Il se dégage l’opinion que le mode opératoire en politique reste le point de séparation entre les deux hommes, chacun mesurant certainement ses forces et faiblesses dans les approches qui les diffèrent. Maguèye BOYE, n’étant pas toujours à l’aise dans l’activisme syndical, a préféré prendre ses distances tandis que Ousmane SONKO ne nous a pas présenté d’état de service dans le développement local.
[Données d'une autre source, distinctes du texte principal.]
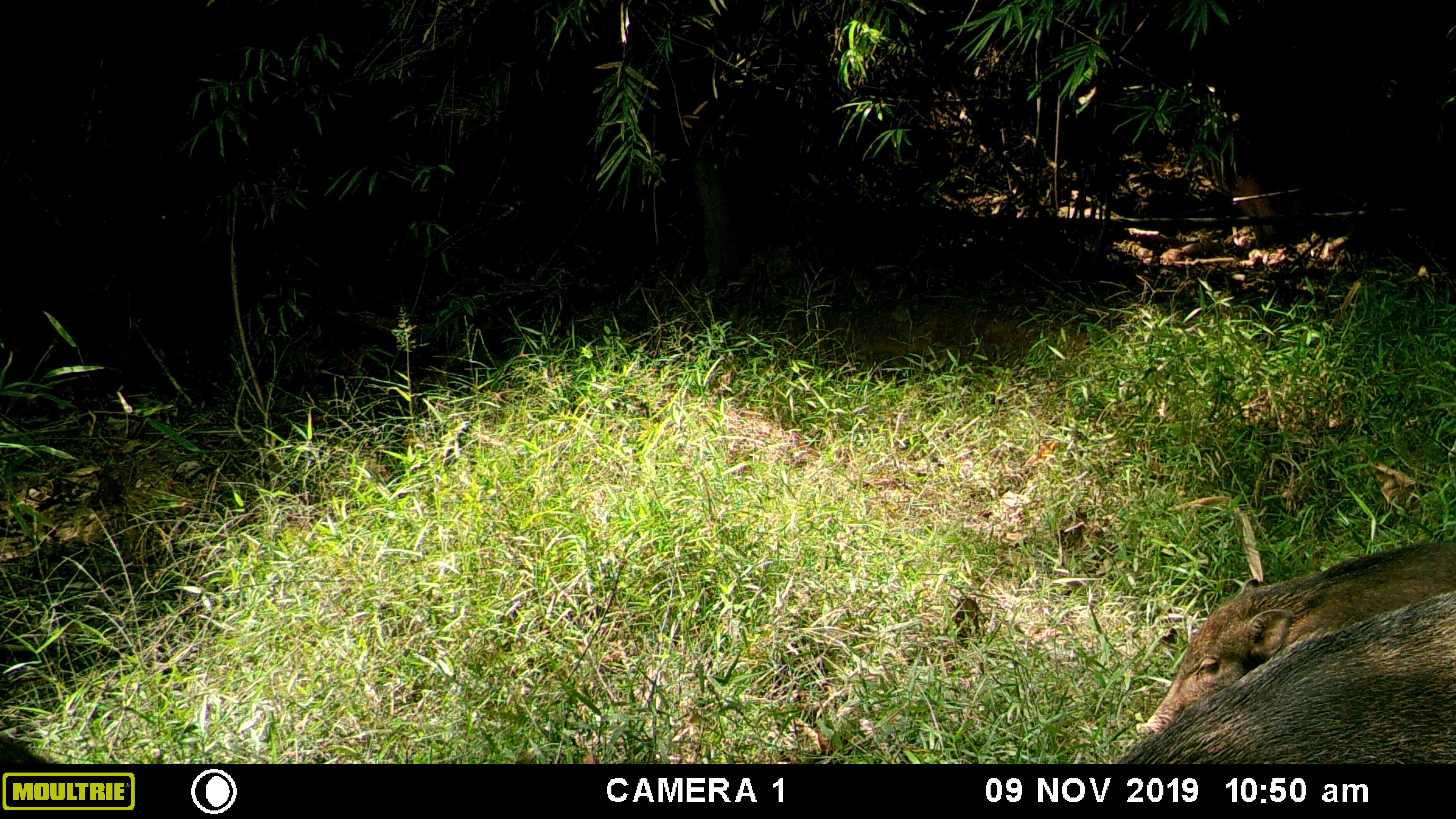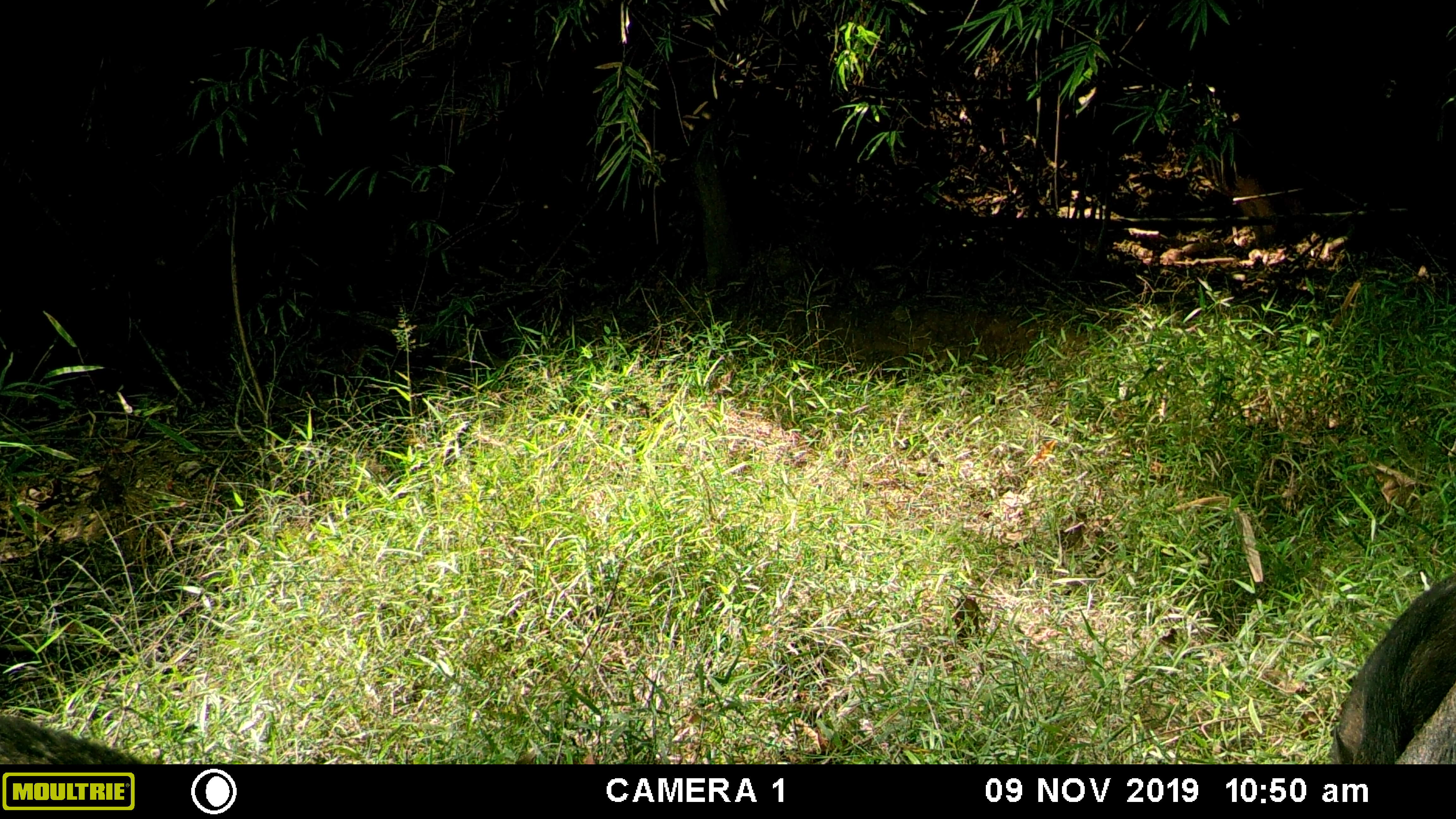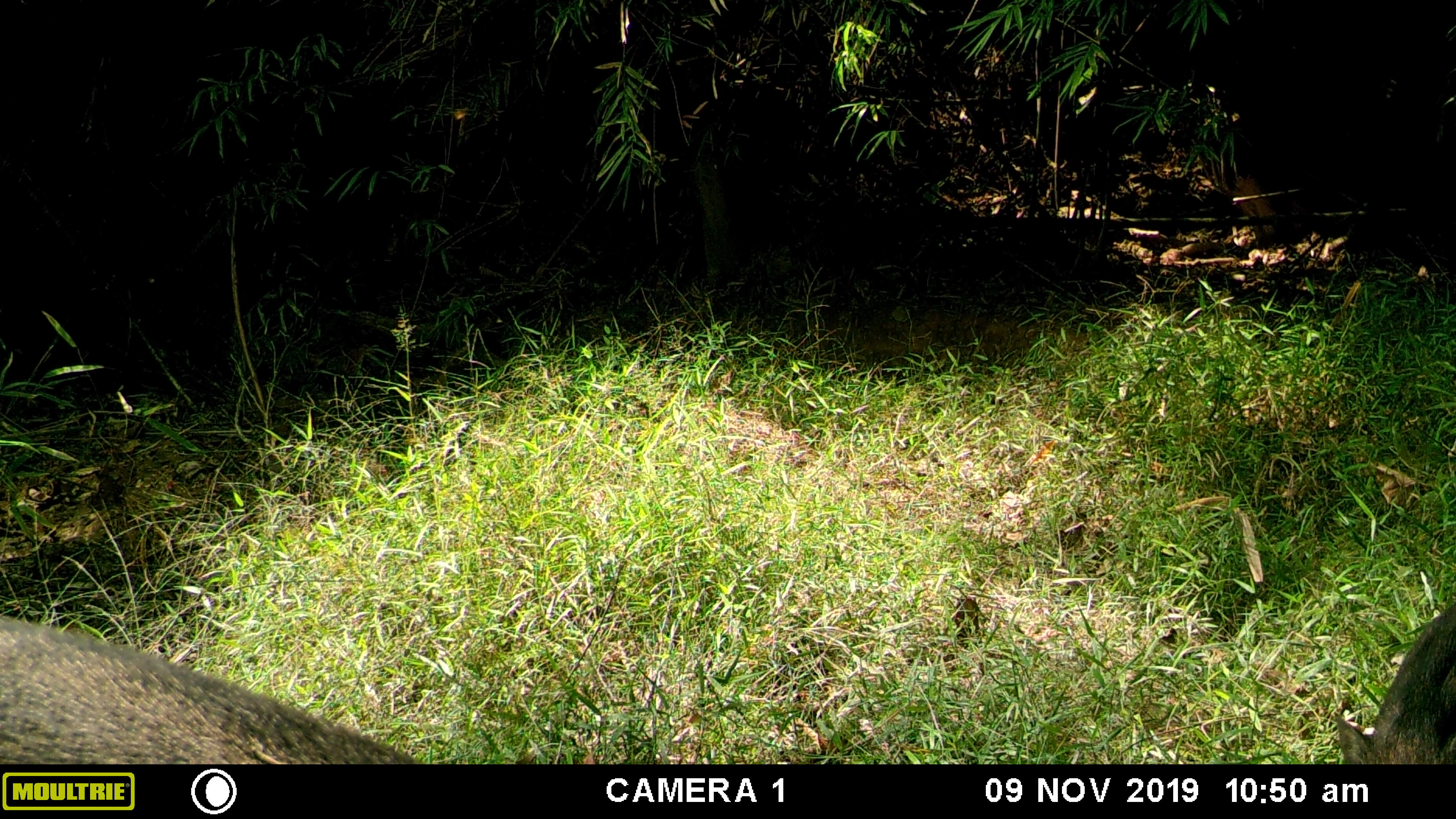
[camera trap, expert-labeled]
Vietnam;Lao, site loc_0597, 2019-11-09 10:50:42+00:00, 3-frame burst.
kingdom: Animalia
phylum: Chordata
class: Mammalia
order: Artiodactyla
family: Suidae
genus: Sus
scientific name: Sus scrofa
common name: eurasian wild pig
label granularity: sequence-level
Du moins, pas encore dans la commune de Khombole.
3. L’élection présidentielle de 2019 révélatrice d’une opposition de styles
Si Ousmane incarne l’opposition radicale au régime du Président Macky SALL, Maguèye BOYE, en toute liberté, a pris position en faveur du candidat sortant, tant au niveau local, Khombole et le département de Thiès, que national.
A cet égard, Maguèye a essuyé les attaques des partisans de SONKO même, s’il faut l’admettre, elles étaient moins virulentes que celles servies aux membres du régime ou aux autres soutiens du Président SALL. L’on ne saurait donner une explication à cette tempérance envers Maguèye.
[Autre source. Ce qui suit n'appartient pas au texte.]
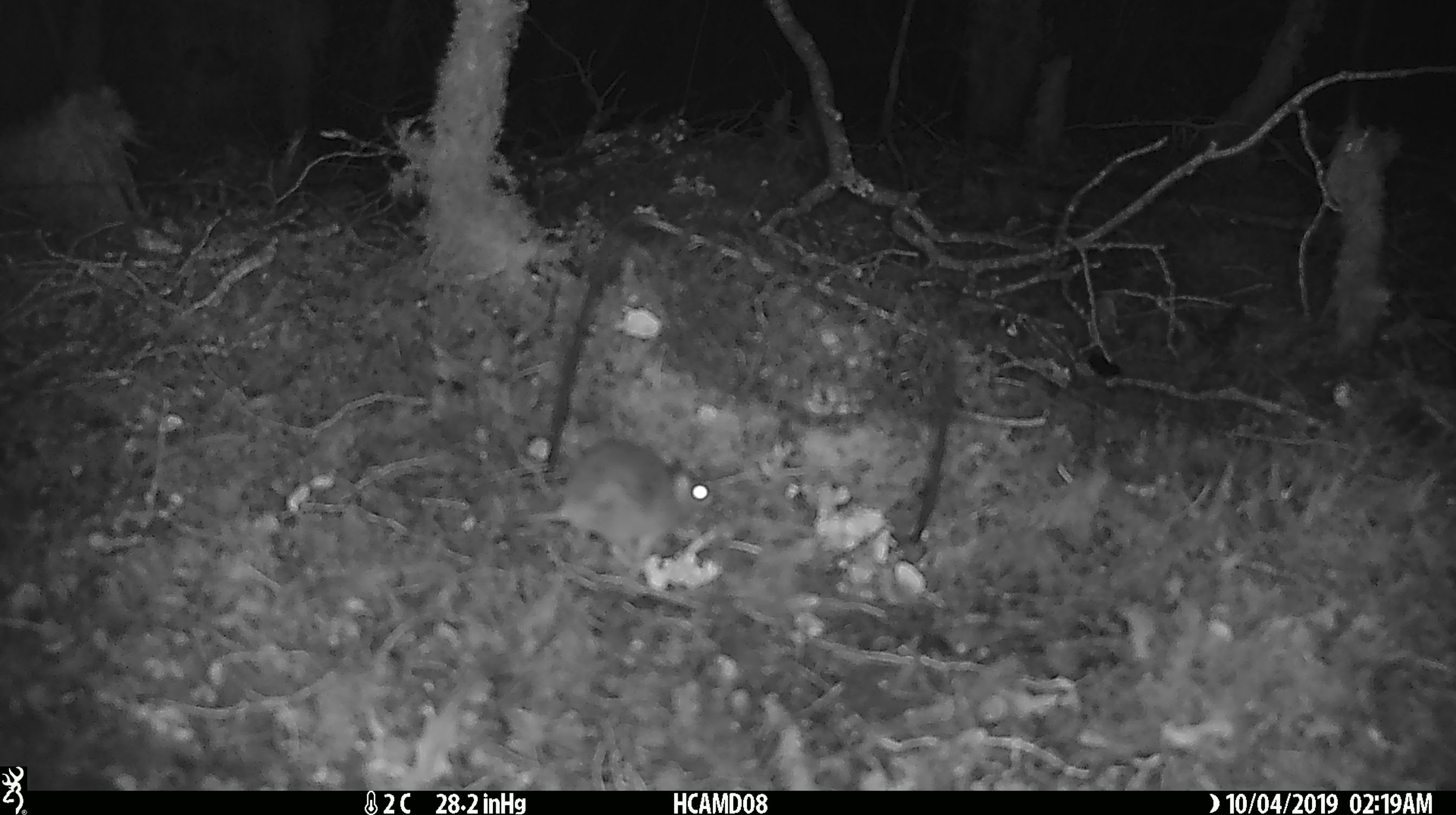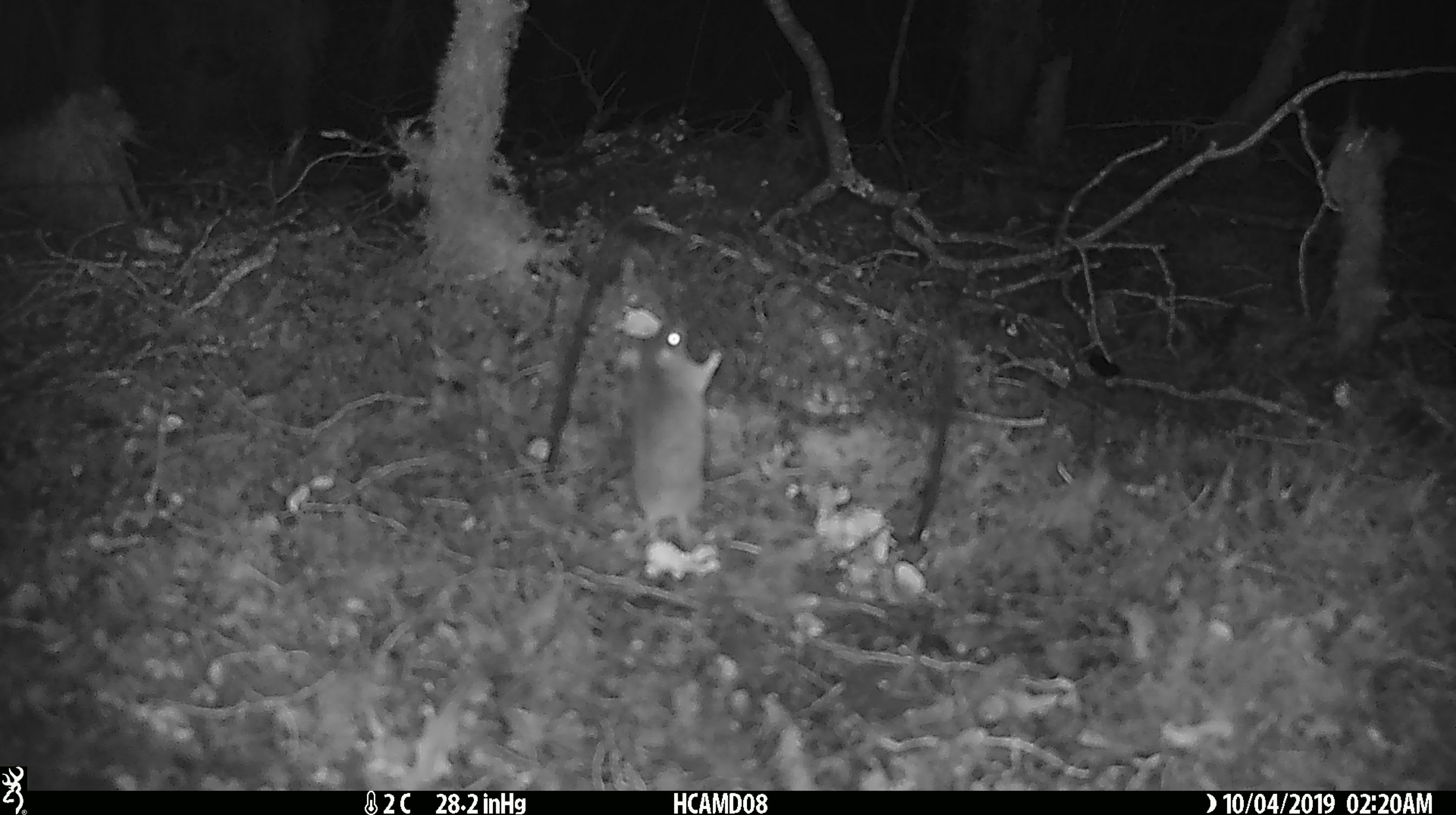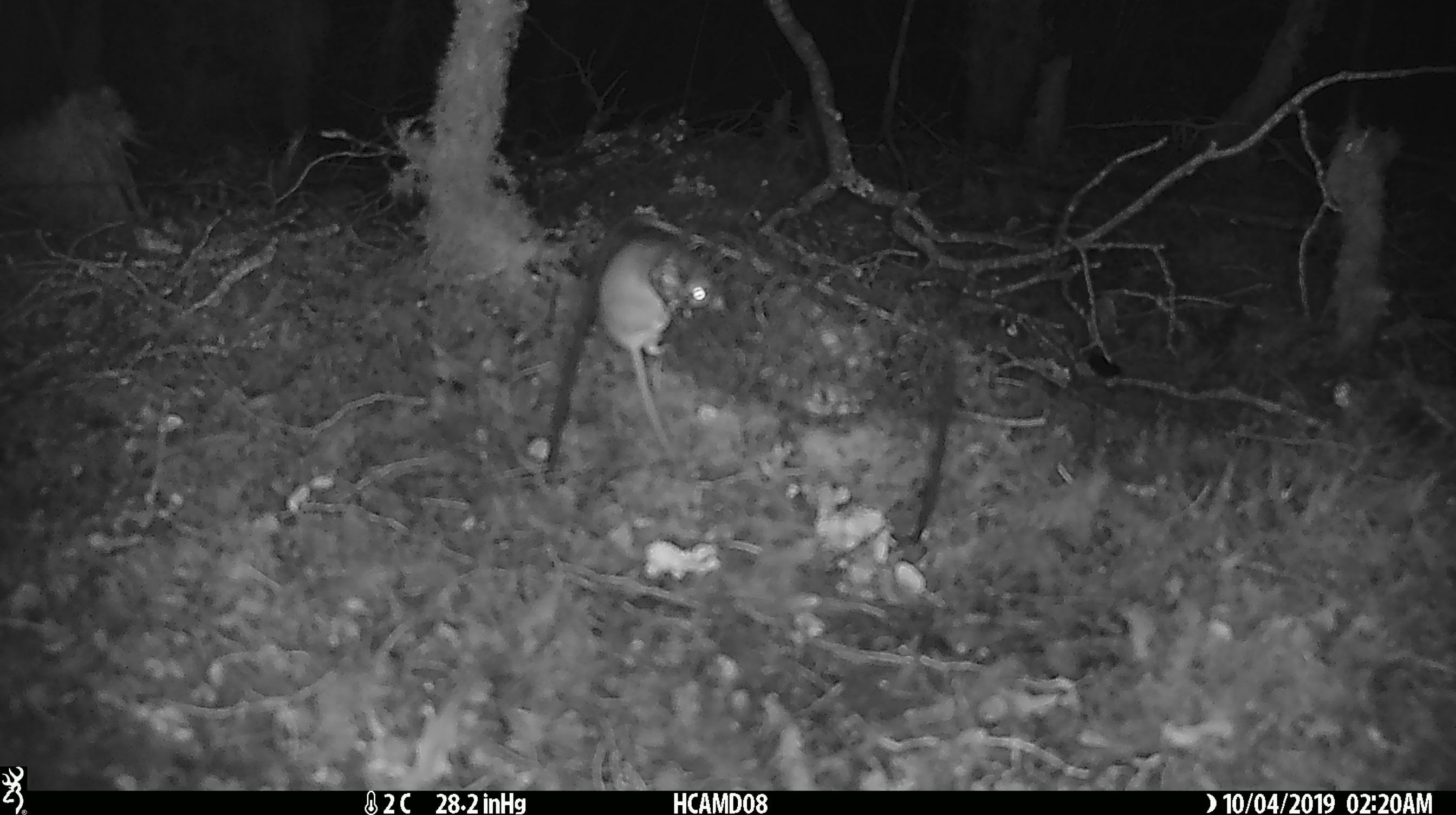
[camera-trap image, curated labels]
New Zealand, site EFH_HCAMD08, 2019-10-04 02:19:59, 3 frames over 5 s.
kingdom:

4. L’orientation du PASTEF une autre différence
Maguèye BOYE au même titre que Ousmane SONKO faisaient partie, en octobre 2013, d’un groupe de réflexion pour le mise en place d’un parti politique qui prendra plus tard le nom de PASTEF-Les Patriotes. Si SONKO est resté pour en devenir le Président, Maguèye BOYE a décliné en 2014 la poursuite de l’aventure avec PASTEF, à l’instar d’autres amis, au prétexte que l’orientation donnée au parti n’était pas conforme à sa vision de la conquête et de l’exercice du pouvoir. En cause : l’activisme politique à travers la presse, des révélations tous azimuts, l’absence de stratégie nationale de maillage du territoire national par la conquête et le contrôle des conseils locaux, etc. Fidèle à cette vision lointaine et progressiste –le local d’abord, le national ensuite, Maguèye BOYE mène une course assumée pour la mairie de Khombole.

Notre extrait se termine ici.